▸ 問題
以下の行のうち、「How far is the」を含む行から始めて最後の行で終わるまでを、両端の行も含め一字も変えずにもう一度書いてください。

▸ 提示データ
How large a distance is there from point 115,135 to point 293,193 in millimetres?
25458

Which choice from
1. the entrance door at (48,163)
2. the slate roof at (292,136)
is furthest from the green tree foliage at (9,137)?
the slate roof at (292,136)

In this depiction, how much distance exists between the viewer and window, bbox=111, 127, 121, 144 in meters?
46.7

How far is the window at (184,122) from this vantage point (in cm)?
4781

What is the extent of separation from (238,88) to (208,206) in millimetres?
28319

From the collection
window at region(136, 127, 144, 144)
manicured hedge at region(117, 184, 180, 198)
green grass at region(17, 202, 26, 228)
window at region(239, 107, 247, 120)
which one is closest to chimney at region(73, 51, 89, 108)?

▸ 解答
How far is the window at (184,122) from this vantage point (in cm)?
4781

What is the extent of separation from (238,88) to (208,206) in millimetres?
28319

From the collection
window at region(136, 127, 144, 144)
manicured hedge at region(117, 184, 180, 198)
green grass at region(17, 202, 26, 228)
window at region(239, 107, 247, 120)
which one is closest to chimney at region(73, 51, 89, 108)?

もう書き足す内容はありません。